Eliot nurtured his virile enchantment. He was on fire and it was fueling his eloquence preaching and writing. Colleagues applauded his annual lecture at the seminary, the press featured his conference at the Peace Center and more invitations came in to his speaker’s bureau.

She wanted him to see the tape of a television interview, but when it started on the VCR, he turned from image to substance, “You’re beautiful,” exploring with hands, mouth, nose and every other organ of delight and power.

Power was what he liked most. Her breathing, her cries, his control, his timing, his interpretation.

A week passed. Another. He would find a research position for her at the Center for International Peace. His lawyer would help with her visa. His brother, on sabbatical in Europe, would let her live in his house.

She cooked dinner for Eliot and when he saw what she had done his eyes glistened, “No one’s cooked for me since I was a child.”

“No one takes care of you. Look,” she stroked his arm, “Dry. Like a stone in the desert.”

She massaged him with warmed oils. “Now you are alive, a palm tree.”

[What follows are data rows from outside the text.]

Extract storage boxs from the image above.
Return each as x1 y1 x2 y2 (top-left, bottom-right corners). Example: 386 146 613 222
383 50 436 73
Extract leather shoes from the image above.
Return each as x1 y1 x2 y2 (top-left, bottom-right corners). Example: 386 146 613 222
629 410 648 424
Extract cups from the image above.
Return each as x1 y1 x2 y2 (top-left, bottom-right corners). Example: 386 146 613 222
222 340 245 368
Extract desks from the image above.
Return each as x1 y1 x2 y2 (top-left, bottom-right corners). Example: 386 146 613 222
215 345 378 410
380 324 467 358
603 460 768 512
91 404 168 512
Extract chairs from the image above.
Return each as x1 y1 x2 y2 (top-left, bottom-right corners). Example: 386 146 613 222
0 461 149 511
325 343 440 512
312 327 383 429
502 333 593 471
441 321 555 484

In restaurants, he normally ordered steak, cheeseburgers, ribs. She had prepared chicken soup with bulghur, zucchini stuffed with chicken, rice and pignola nuts and pastries soaked in honey. He ate, and it was good but when he left, citing work, he went to a greasy spoon and ordered sausage and eggs.

She wrote a poem about the dry stone and the erect palm tree. Next week, in peace after intercourse, their feet playing with each other, toes walking up calves, sliding along thighs, suggestion and postponement, he confirmed the job at the Center. “A year-long appointment. The visa will be no problem.”